All the Sins (Season 2)
The first season of the Finnish crime television series All the Sins (original title: Kaikki Synnit), has been a more than pleasant surprise as it featured a magnificent script, exceptional performances and top-notch cinematography that could be deemed equal to that of the most popular Nordic productions. The audience followed a multiple homicide investigation, conducted by two police officers, Lauri and Sanna, who travel to the small northern Finnish town of Varjakka, a close-knit community with a strong and oppressive religious community that suffocates any individual will and dictates the norms by which people should lead their lives. Lauri (Johannes Holopainen) has grown up in Varjakka and carries many dark memories from his hometown mainly due to his sexual preferences that could not be respected by the other members of the local society.
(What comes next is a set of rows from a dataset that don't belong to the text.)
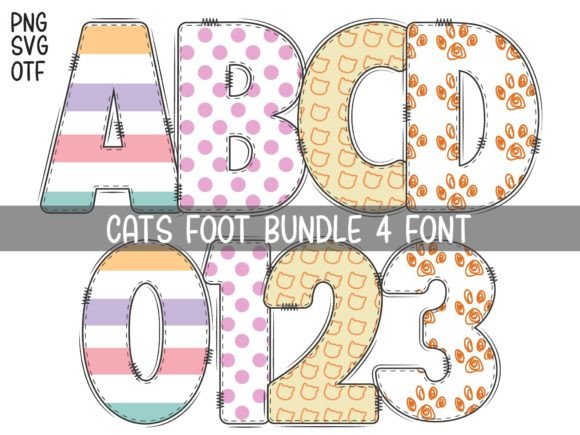 Cats Foot: A Playful Font That Brings Instant Charm to Your Work
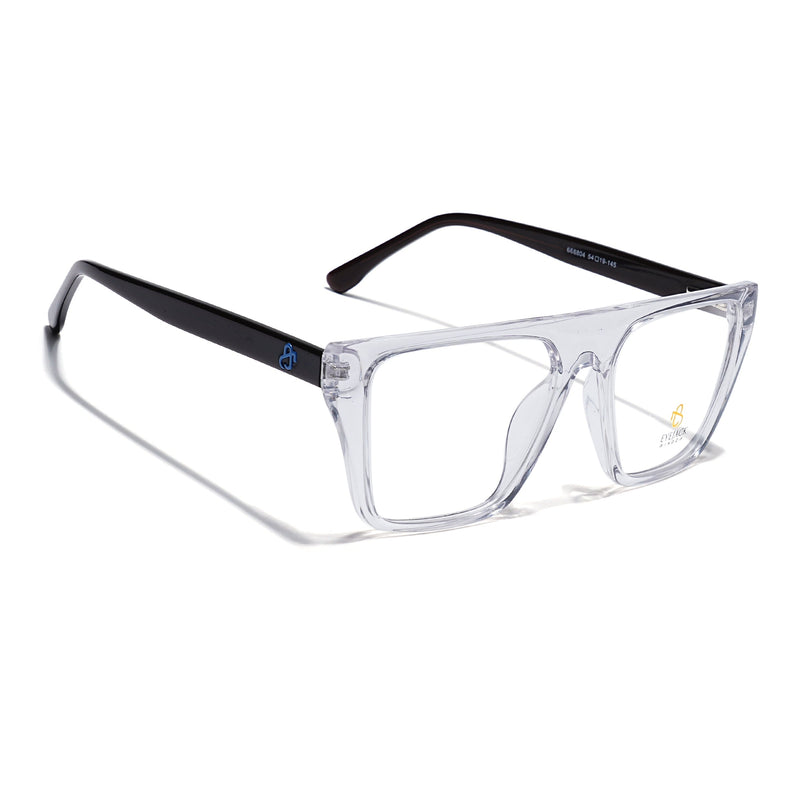 Eyejack Transparent Wayfarer Eyeglasses for Men & Women (668804FCL2362)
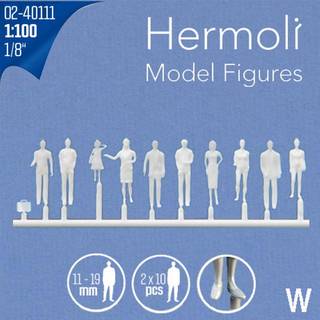 Hermoli stående figurer 1:100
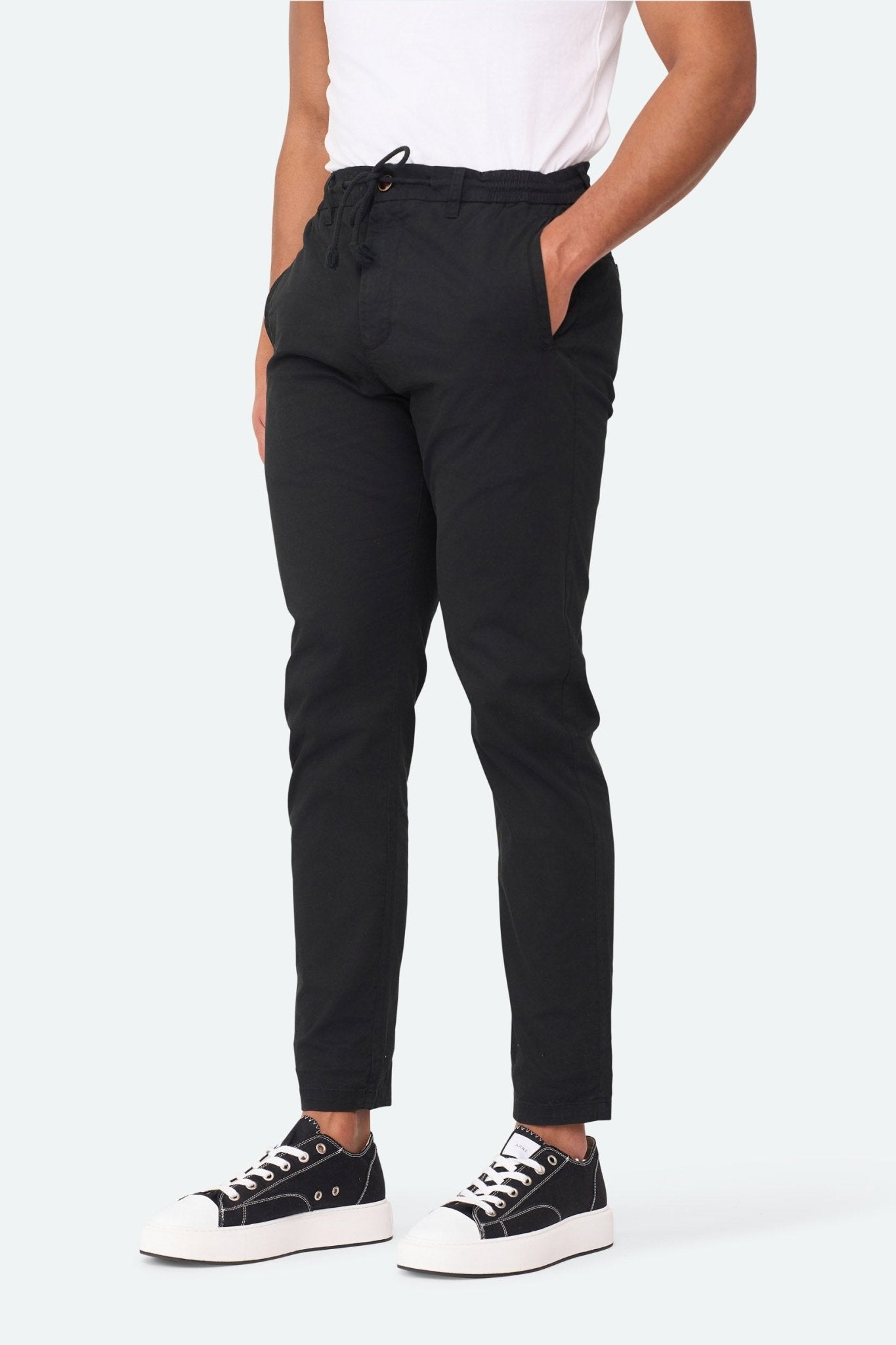 Cotton Chino Pant Prime Black - Solution Clothing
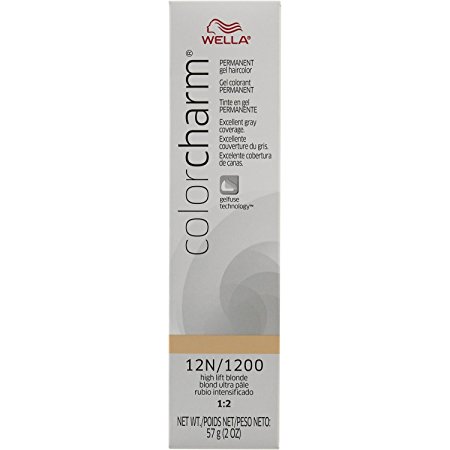 Wella Color Charm Gel Permanent Tube Haircolor - #1200/12N HIGH LIFT BLONDE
His cooperation with Sanna (Maria Sid), another character dealing with unresolved personal issues, was on the epicenter of the first season and it sometimes overshadowed the main plotline which unraveled in six episodes in total. It was a nice change to watch a truly character-oriented Nordic show that doesn't rely on an over-elaborate grisly serial-killer plot and gory visuals but conveys its message through a different way of storytelling, one that highlights the human factor and the community dynamics that shape our actions.
The second season of the show continues in the same vein and balances magnificently between family drama and murder mystery, focusing on the dysfunctional lives of the main characters and the ambiguous decisions they make. The story is set, chronologically, fifteen years earlier than the events of the first season, two months before the dawn of the millennium, in 1999. Jussi Ritola (Matti Ristinen), whom we met in the first season as a senior investigator, is a young police officer who is married to Meeri (Inka Kallén) and leads a quiet life in Varjakka, a town where nothing significant or extraordinary ever happens. When the bodies of a married couple, the Leppihalmes, are found in their house by their own son, Aaro, poisoned by cyanide, Jussi will take on a case that will make him doubt the people closest to him and oppose some of the most powerful people in town. Furthermore, Jussi will try to befriend Aaro, a teenage kid who lost both his parents and suffered a severe mental trauma. Jussi has his own skeletons in the closet from his childhood that was marked by his father's sudden death, thus he feels a special kind of proximity to the kid. An odd father-son relationship will develop between them that will υltimately affect the investigation itself.
Jussi is a fascinating protagonist and Matti Ristinen portrays him with a vulnerability that makes him feel human and forces the viewer to root for him. We identify with Jussi and his difficulty in discerning right from wrong, his reluctance to take action in the circumstances, and his desperate attempts to be a father figure to Aaro. Though we sometimes disagree with his decisions, we can comprehend his reasoning on a purely emotional level. The development of his character is exemplary and constitutes the number one reason to watch this show. At the end of the season, we are left feeling numb after the shattering climax of the story, trying to put ourselves in Jussi's shoes and comprehend his mental state. All the Sins is not your typical Nordic noir TV show where everything revolves around a labyrinthine plot and the best you can do is guessing the possible culprit. It is a production that aims to make you think and re-evaluate your moral beliefs in order to become a better person.
Unlike other popular Finnish television series such as Bordertown (Sorjonen) and Deadwind (Karppi), All the Sins bears a substantial social dimension and tackles many important themes such as religious fanaticism, family relationships and their effect on the individual, homosexuality, infidelity, and many more. Merja Aakko and Mika Ronkainen both did a tremendous job as far as the screenplay is concerned while Ronkainen is also the director and the man responsible for the spectacular optics of the show. This is a must-see for all those who crave something more than a simple whodunit or a fast-paced, action-packed story that the viewer forgets a few days after watching. It is one of the most unique Nordic television productions of the last few years and it is worthy of our full commitment. I hope that there will be a third season soon and that we will have once again the opportunity to delve into the alluring universe of the show's creators.